新作落語・新作講談をやる場合。
新作の著作権は、基本的に著作者の死後70年まで有効です。
この間、勝手に実演しちゃうのは、違法。
例外規定として、文化祭のように無料で演ることは認められています。しかしその場合でも、客からお金を取ったらアウト。
「お菓子代」「交通費」などの名目でも、です。
元々著作権は「著作者の死後50年まで」が基本でしたが、2018年に「死後70年まで」へと改定されました。
一度切れた著作権の場合、改定による著作権復活はありません。
例えば小説などにおいて、著作者の死亡で1965年からの場合、50年経った2015年には切れているので、著作権はもう切れています。
一方、1970年からだと50年後は2020年ですが、(2018年の改定により)この時はもう「死後70年まで」が適用され2040年まで。まだまだ著作権は有効です。

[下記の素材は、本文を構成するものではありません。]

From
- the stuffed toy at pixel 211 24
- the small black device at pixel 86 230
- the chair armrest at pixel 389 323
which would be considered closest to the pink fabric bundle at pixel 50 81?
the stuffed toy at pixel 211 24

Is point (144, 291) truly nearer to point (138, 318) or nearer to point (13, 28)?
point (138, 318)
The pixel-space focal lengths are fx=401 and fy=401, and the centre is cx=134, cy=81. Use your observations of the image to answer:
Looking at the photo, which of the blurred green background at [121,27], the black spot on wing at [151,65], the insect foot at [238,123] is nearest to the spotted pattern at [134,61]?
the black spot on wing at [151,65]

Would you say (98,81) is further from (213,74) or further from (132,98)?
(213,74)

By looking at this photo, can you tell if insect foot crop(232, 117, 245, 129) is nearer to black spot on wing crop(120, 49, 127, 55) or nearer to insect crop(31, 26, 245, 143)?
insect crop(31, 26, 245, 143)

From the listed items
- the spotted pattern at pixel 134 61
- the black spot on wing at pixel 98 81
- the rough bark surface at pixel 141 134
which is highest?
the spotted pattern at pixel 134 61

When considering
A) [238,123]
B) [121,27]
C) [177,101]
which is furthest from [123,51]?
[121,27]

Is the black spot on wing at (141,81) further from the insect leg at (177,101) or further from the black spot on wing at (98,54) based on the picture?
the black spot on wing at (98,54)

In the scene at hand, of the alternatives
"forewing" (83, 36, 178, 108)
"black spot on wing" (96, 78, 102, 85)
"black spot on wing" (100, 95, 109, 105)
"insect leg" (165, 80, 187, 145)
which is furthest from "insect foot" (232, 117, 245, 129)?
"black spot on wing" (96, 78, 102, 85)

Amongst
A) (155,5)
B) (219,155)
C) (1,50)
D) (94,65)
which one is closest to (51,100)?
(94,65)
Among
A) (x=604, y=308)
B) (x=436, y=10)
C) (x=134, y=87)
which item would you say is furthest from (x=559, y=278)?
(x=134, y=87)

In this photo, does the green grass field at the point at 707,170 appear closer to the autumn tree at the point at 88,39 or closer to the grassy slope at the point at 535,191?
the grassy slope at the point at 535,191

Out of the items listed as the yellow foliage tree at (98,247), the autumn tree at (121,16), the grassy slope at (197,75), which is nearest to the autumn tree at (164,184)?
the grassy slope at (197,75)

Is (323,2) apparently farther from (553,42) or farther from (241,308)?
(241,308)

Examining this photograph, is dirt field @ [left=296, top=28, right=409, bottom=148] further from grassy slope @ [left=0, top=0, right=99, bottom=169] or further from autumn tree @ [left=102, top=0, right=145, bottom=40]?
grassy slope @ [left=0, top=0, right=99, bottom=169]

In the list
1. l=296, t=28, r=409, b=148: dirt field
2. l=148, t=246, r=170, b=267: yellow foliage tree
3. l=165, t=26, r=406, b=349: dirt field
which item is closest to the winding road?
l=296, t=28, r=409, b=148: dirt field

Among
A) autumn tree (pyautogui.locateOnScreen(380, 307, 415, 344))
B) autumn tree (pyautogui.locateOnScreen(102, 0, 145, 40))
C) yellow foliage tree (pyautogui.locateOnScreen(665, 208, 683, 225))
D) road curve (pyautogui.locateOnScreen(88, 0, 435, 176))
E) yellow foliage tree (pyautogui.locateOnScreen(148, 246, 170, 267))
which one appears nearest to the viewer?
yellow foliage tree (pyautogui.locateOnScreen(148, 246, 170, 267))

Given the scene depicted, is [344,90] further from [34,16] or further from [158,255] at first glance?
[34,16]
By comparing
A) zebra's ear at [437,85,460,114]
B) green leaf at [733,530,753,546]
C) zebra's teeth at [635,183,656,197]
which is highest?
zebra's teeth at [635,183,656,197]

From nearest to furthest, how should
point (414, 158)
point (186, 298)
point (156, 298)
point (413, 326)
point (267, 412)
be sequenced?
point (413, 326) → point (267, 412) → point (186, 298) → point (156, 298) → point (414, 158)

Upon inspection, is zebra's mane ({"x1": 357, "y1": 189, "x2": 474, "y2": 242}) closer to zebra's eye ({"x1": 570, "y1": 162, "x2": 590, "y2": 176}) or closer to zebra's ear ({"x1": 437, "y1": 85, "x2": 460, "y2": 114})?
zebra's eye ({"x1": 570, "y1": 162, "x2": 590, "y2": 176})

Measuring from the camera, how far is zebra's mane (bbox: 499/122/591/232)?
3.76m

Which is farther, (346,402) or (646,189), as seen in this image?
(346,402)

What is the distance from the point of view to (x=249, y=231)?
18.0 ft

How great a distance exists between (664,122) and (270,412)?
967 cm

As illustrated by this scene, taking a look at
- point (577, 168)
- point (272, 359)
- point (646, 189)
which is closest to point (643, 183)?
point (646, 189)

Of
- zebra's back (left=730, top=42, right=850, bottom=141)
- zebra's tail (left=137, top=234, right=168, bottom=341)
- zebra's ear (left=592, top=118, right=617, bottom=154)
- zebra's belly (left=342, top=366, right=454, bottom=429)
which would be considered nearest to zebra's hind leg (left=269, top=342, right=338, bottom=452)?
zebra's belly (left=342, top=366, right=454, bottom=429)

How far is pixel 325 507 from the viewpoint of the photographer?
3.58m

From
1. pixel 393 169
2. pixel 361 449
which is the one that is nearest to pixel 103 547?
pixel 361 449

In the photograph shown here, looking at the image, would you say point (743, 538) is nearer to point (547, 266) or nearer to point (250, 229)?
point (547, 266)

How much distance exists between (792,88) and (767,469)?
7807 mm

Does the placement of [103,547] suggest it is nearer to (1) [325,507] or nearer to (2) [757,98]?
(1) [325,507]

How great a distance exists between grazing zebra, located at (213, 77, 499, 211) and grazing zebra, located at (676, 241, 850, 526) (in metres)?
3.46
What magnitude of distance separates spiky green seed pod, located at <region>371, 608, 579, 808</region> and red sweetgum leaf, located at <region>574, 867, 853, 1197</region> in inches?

(宮崎県では『三文オペラ』2016年上演の際、これで直前になって揉め、上演中止に。しかし実は、適法な上演でした。あぁぁ……)
新作落語・新作講談をかけるアマチュアもいますが、著作者に対し無神経に演っちゃっている方も、中にはいます。
「それは違法だぞオイ!」と怒るつもりはありません。しかし「自分たちは違法なことをやっている」「あっちが本気になって裁判となったら、負ける」ということは知った上でこっそりやったらいいのに、とは思います。
ちなみに。
私は思うことがあり「知的財産管理技能検定」2級、「ビジネス著作権検定」上級を10年以上前に取りました。
しかし実務にあまり関係ないし、ずっと前に取ったので、忘れちゃったことや間違っていることも多そう。間違っていたら、教えていただけると幸いです。
あ、それと。
法律ではなく業界の「仁義」としては、報酬の有無に関係なく、元にした人の許可をとるもののようです。
これは新作だけでなく、古典の中で使うギャグやサゲについても。
まぁ、我々一般人がプロにお伺いを立てるのは難しいし、かえって相手に煩わしい思いをさせてしまうかもしれませんが、そういうもののようです。
また「自分でやる」のと「他人に教える」のとでは難易度が格段に違い(そりゃそうだ)、「他人に教える」場合、改めて許可が必要なようです。